Third-year. After returning from an exchange at the University of Florida, I got promoted to the B league team and played regularly in the top nine forwards on the Varsity team. It took me a little time to get back into the swing of it, but I played four nights a week between the C league and B league to speed up the process before deciding to play B full-time. We won the Winter B league championship, which was a huge accomplishment for our team because it is the top league in the Niagara area. However, due to covid-19 our Varsity championships got cancelled and so did my fourth year.
Conclusion. I thought transitioning from ice hockey to ball hockey would be easy. I was wrong. I had to learn a new sport. From new rules to learning how to shoot properly, it was very technical and it took me a lot of practice to become a confident player. Through this experience, I gained a lot of respect for my teammates who made it look easy. Most of them played ball hockey at the highest level since they were young and taught me a lot about the game.

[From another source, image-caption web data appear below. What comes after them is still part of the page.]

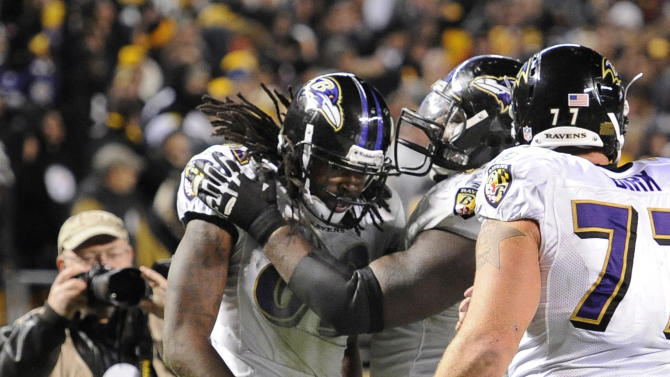 Baltimore Ravens wide receiver Torrey Smith (82) celebrates with teammates after catching a touchdown pass to beat the Pittsburgh Steelers 23-20, with 8 seconds left in the fourth quarter of the NFL football game, Sunday, Nov. 6, 2011, in Pittsburgh. (AP Photo/Don Wright)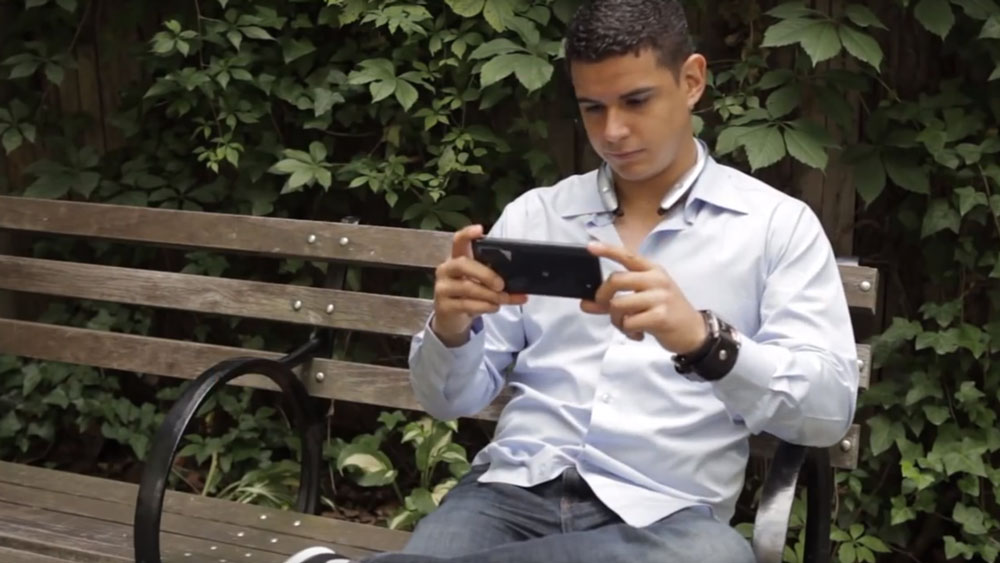 Man watching video on LG G Vista while sitting on park bentch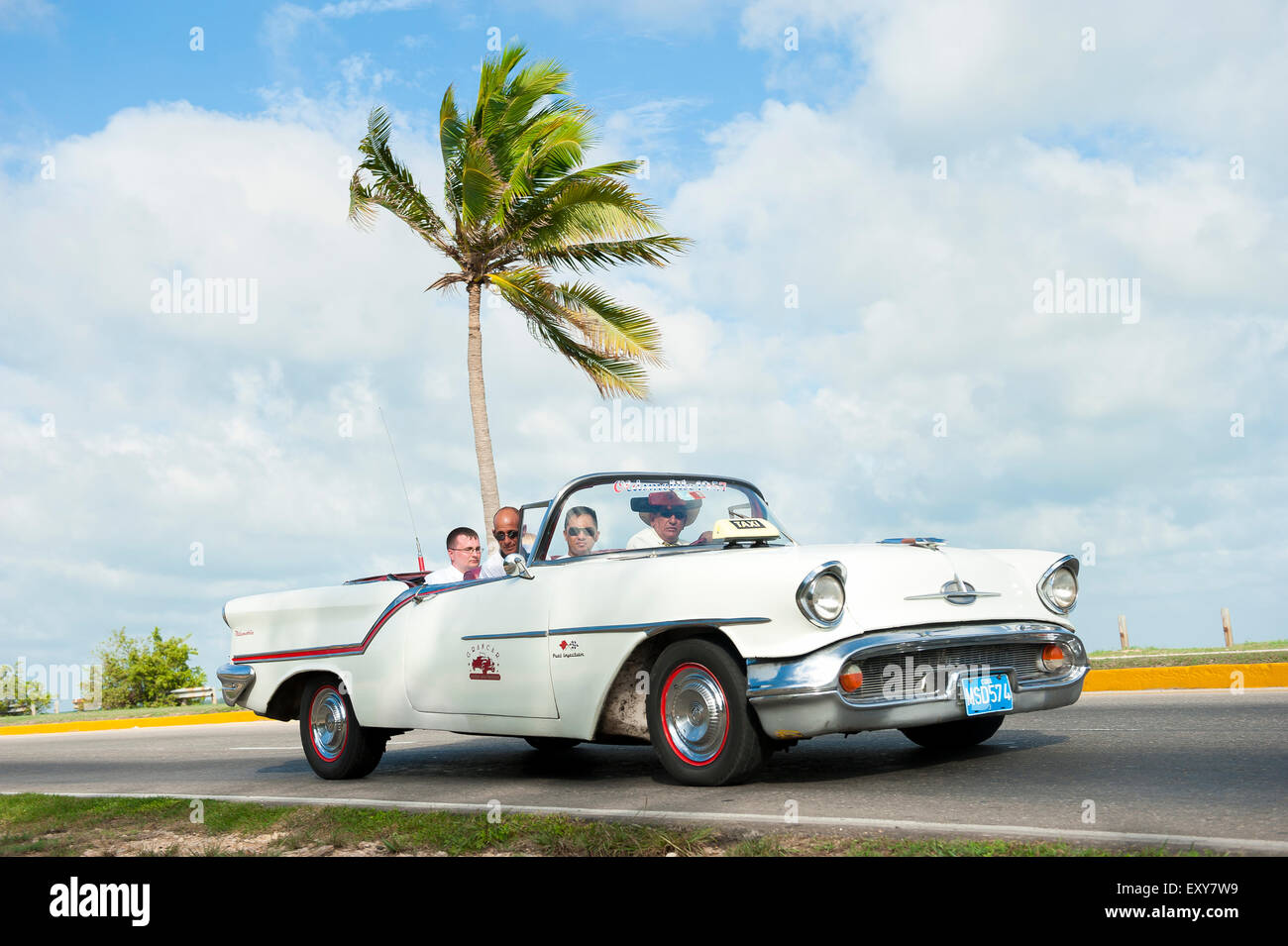 VARADERO, CUBA - JUNE 07, 2011: Tourists ride in white classic vintage American car driving on a coastal road with - Stock Image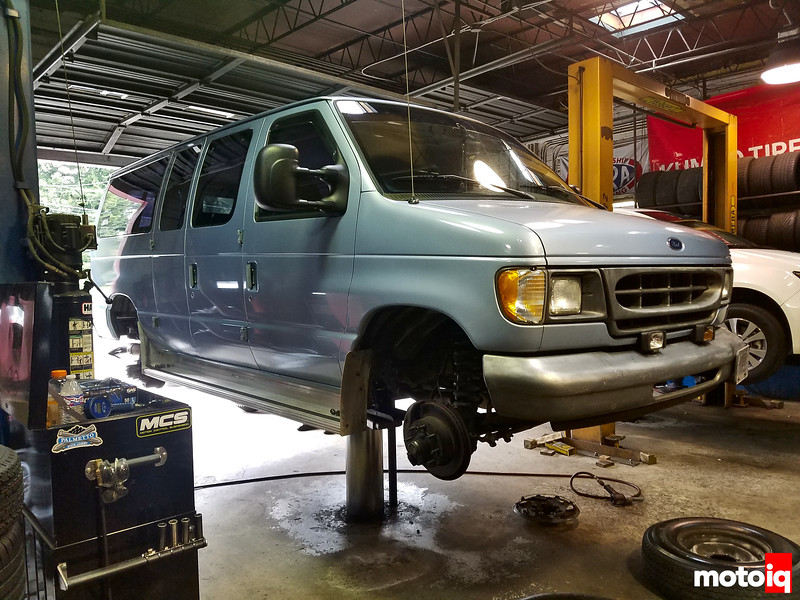 baby blue E350 van on hydraulic center post lift without wheels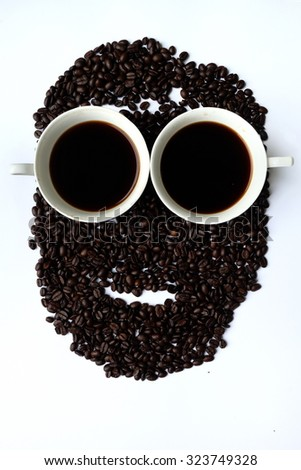 Two cups of black coffee with man face - stock photo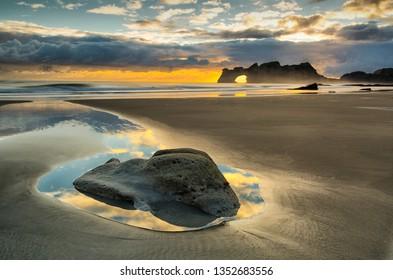 Sun rises behind Archway Islands, Wharariki Beach, Golden Bay, NZ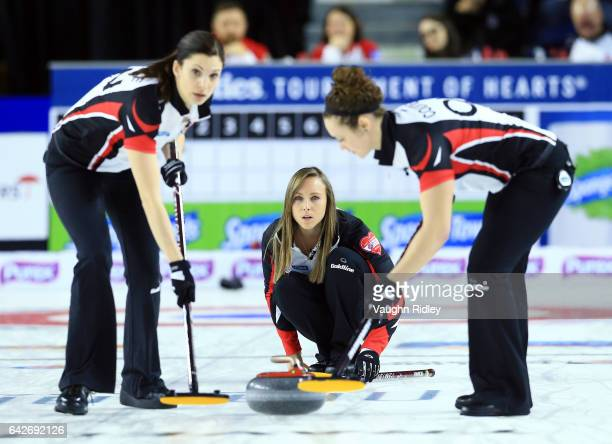 Rachel Homan of Ontario delivers a stone as Lisa Weagle and Joanne Courtney sweep in a draw one match against Ontario during the 2017 Scotties...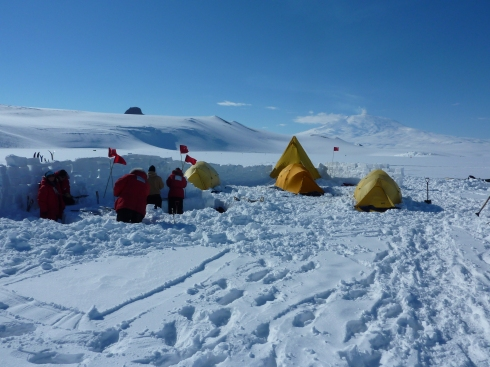 The snow school camp after setup, with people standing in the snow kitchen behind one of the snow walls.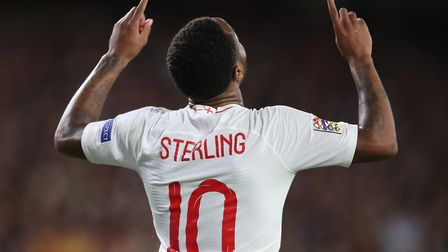 Raheem Sterling celebrates scoring his side's first goal of the game during the Nations League match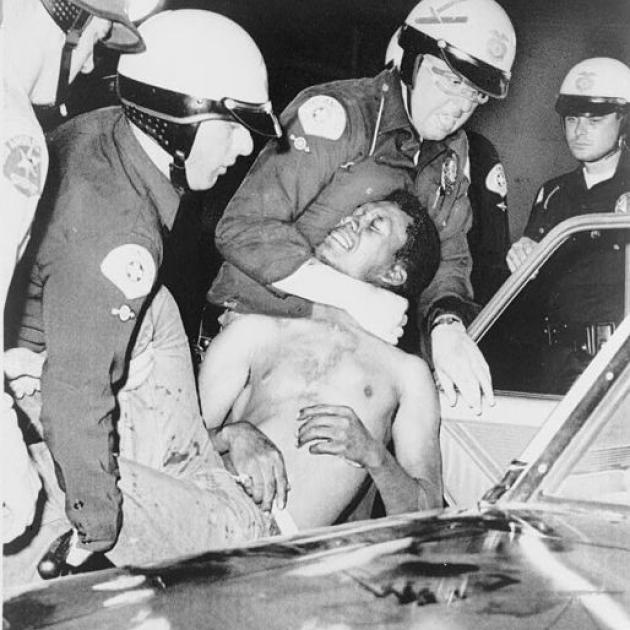 Police strangling a black man at Watts riot
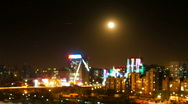 Moon over city Stock Footage
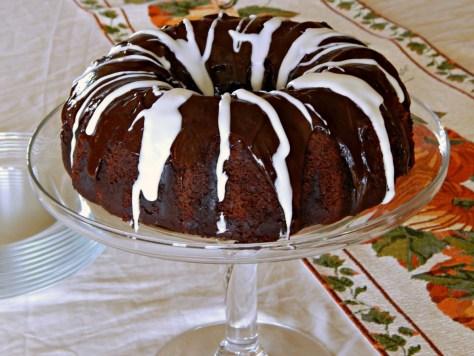 Chocolate Banana Bundt Cake with a Rum Spiked Cream Cheese, Chocolate Chip Tunnel, Chocolate Ganache & Vanilla Rum Glazes
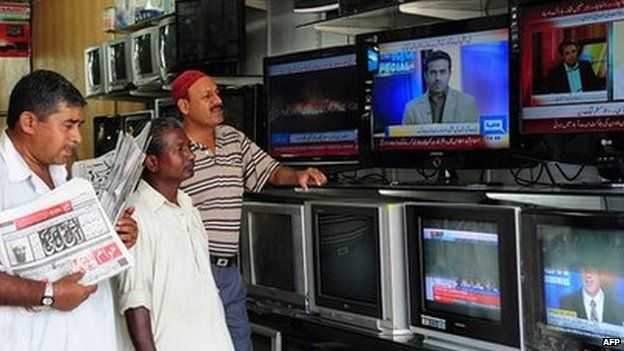 Pakistani viewers watch television news broadcasts at an electrical store in Karachi, Pakistan on 2 May 2011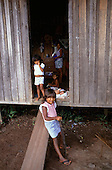 Belem, Brazil. Caboclo mother with four young children in their house; Cafezal, Para State, Amazon.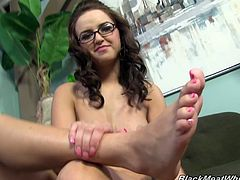After shooting her footjob scene, sexy Pressley relaxes backstage and uses some tissues to wipe the jizz from her pretty feet.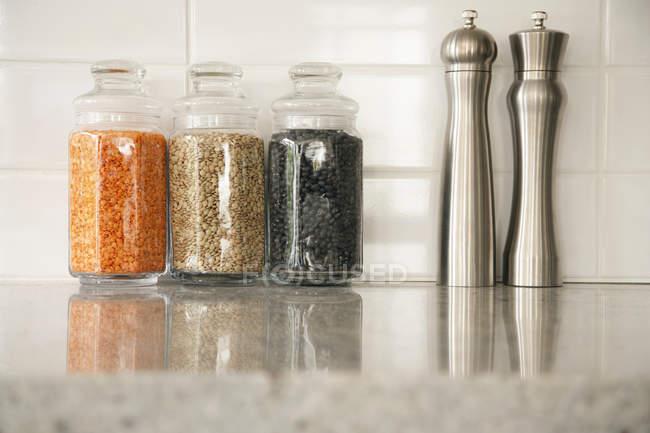 Küchentisch mit Hülsenfrüchten und Salz- und Pfefferstreuern — Stockfoto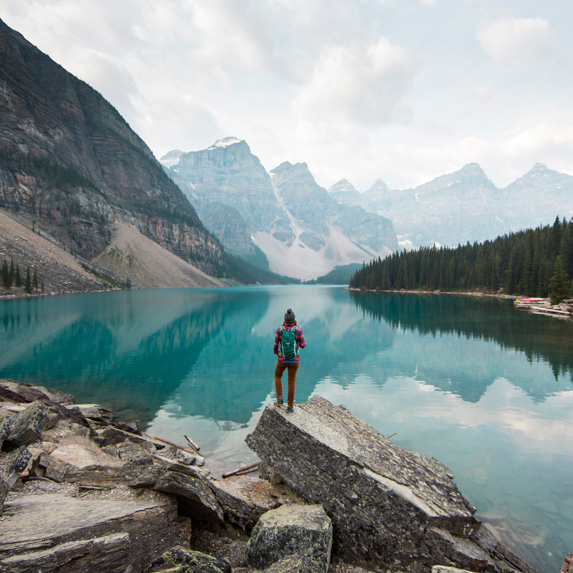 Person standing at a mountain lake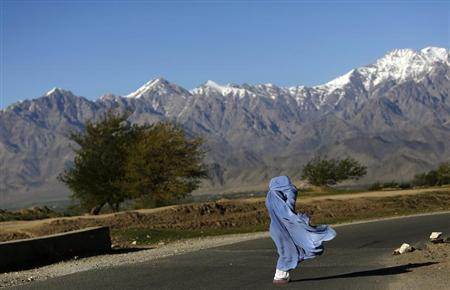 An Afghan woman in a burqa walks along a road on a windy day on the outskirts of Kabul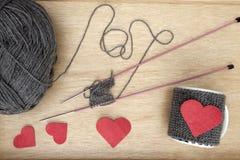 Creating a romantic mug warmer Royalty Free Stock Photo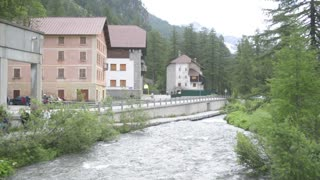 Alpine river flows along a small town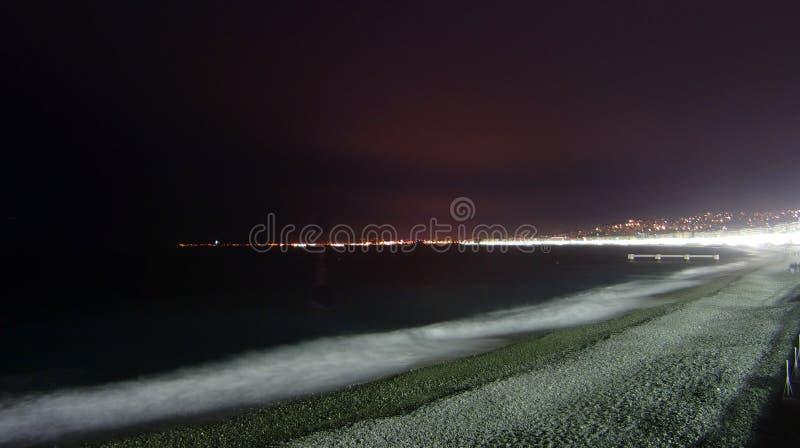Het Strand Van Nice Bij Nacht Stock Afbeeldingen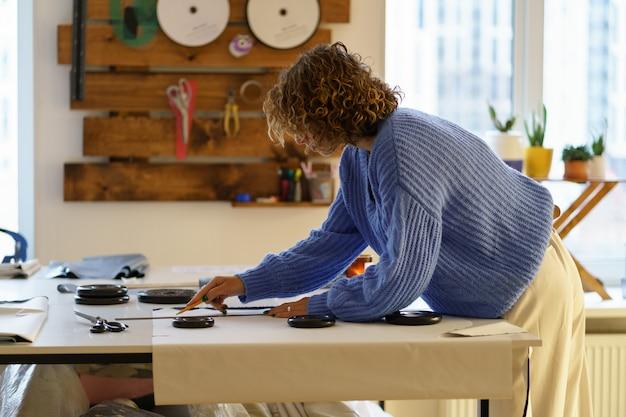 재봉사 초안 종이 패턴을 직물에 분필과 눈금자 옷 디자이너가 스튜디오에서 작업합니다.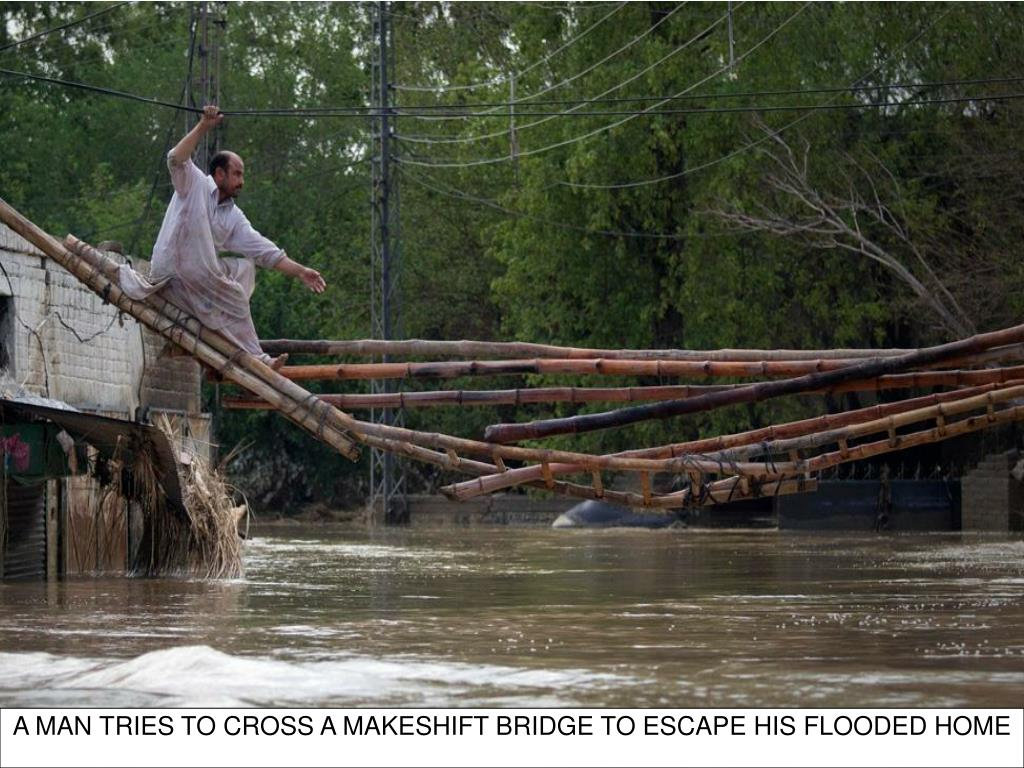 A MAN TRIES TO CROSS A MAKESHIFT BRIDGE TO ESCAPE HIS FLOODED HOME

HockeyStickMan was a big part of my stick journey. From allowing me to get high-quality sticks for affordable prices when I played ice hockey to giving me the tools I needed to refurbish my stick. Since my first experience with HockeyStickMan, I have been a returning customer. Without their support, I would not have led my U16 team in scoring or scored key goals in ball hockey to support my team.
Ultimately, my stick journey and passion for this company landed me an internship with them to help me graduate from my Sport Management program at Brock University. Recently, I received a Pro Blackout Extra Lite and wish this product was available when I played ice hockey because I would have strictly used it. But now, I can use it and show my friends and family about it.